-- MATERIAL PROVIDED --
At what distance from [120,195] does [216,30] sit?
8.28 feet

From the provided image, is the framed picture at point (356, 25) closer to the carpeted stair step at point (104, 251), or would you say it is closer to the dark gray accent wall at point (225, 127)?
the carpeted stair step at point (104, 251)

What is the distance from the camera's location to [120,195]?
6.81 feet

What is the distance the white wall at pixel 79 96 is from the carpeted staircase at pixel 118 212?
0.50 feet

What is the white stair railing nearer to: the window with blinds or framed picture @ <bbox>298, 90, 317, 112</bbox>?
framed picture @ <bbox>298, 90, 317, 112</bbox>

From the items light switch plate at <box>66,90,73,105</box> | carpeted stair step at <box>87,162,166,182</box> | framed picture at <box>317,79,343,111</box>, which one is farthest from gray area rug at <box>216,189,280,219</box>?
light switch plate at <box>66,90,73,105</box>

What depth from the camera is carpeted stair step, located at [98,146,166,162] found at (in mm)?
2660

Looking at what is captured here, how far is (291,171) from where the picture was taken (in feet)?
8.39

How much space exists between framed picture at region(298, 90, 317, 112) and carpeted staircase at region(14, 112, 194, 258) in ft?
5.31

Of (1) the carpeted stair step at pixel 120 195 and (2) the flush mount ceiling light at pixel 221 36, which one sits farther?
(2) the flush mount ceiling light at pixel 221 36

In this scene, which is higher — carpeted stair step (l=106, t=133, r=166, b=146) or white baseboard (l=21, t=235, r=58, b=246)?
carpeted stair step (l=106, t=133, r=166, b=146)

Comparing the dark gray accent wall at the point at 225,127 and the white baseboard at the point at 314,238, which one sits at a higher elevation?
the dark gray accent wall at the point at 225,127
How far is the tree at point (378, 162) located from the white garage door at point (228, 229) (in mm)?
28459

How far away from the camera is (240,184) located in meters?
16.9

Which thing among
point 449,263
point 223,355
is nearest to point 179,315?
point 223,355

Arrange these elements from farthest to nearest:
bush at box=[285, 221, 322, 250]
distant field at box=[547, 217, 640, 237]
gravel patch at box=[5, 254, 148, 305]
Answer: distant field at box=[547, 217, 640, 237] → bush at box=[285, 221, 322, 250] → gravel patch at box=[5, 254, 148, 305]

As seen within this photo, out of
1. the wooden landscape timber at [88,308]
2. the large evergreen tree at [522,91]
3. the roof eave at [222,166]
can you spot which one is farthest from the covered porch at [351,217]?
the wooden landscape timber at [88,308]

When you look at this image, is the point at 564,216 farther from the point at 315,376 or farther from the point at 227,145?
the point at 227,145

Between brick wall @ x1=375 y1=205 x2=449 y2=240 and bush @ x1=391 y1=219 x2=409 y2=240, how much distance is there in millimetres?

-- TASK REQUIREMENTS --
All entries shown above should be printed again exactly.

-- TASK RESULT --
At what distance from [120,195] does [216,30] sit?
8.28 feet

From the provided image, is the framed picture at point (356, 25) closer to the carpeted stair step at point (104, 251), or would you say it is closer to the dark gray accent wall at point (225, 127)?
the carpeted stair step at point (104, 251)

What is the distance from the camera's location to [120,195]?
6.81 feet

What is the distance the white wall at pixel 79 96 is from the carpeted staircase at pixel 118 212?
0.50 feet

What is the white stair railing nearer to: the window with blinds or framed picture @ <bbox>298, 90, 317, 112</bbox>?
framed picture @ <bbox>298, 90, 317, 112</bbox>

From the items light switch plate at <box>66,90,73,105</box> | carpeted stair step at <box>87,162,166,182</box> | framed picture at <box>317,79,343,111</box>, which one is farthest from gray area rug at <box>216,189,280,219</box>?
light switch plate at <box>66,90,73,105</box>

What depth from the camera is carpeted stair step, located at [98,146,166,162] found at (in mm)?
2660

Looking at what is captured here, how far is (291,171) from where the picture was taken (in feet)?
8.39

How much space exists between framed picture at region(298, 90, 317, 112) and carpeted staircase at region(14, 112, 194, 258) in ft?
5.31

Of (1) the carpeted stair step at pixel 120 195 and (2) the flush mount ceiling light at pixel 221 36, which one sits farther?
(2) the flush mount ceiling light at pixel 221 36

In this scene, which is higher — carpeted stair step (l=106, t=133, r=166, b=146) or white baseboard (l=21, t=235, r=58, b=246)?
carpeted stair step (l=106, t=133, r=166, b=146)

Comparing the dark gray accent wall at the point at 225,127 and the white baseboard at the point at 314,238, which one sits at a higher elevation?
the dark gray accent wall at the point at 225,127
How far is the tree at point (378, 162) located from the white garage door at point (228, 229) (in mm)?
28459

How far away from the camera is (240,184) located in meters?
16.9

Which thing among
point 449,263
point 223,355
is nearest to point 179,315?
point 223,355

Arrange these elements from farthest to nearest:
bush at box=[285, 221, 322, 250]
distant field at box=[547, 217, 640, 237]
gravel patch at box=[5, 254, 148, 305]
Answer: distant field at box=[547, 217, 640, 237] → bush at box=[285, 221, 322, 250] → gravel patch at box=[5, 254, 148, 305]

As seen within this photo, out of
1. the wooden landscape timber at [88,308]
2. the large evergreen tree at [522,91]
3. the roof eave at [222,166]
can you spot which one is farthest from the covered porch at [351,217]?
the wooden landscape timber at [88,308]

When you look at this image, is the point at 564,216 farther from the point at 315,376 or farther from the point at 227,145?
the point at 227,145

Between brick wall @ x1=375 y1=205 x2=449 y2=240 and bush @ x1=391 y1=219 x2=409 y2=240, how much distance is there in millimetres?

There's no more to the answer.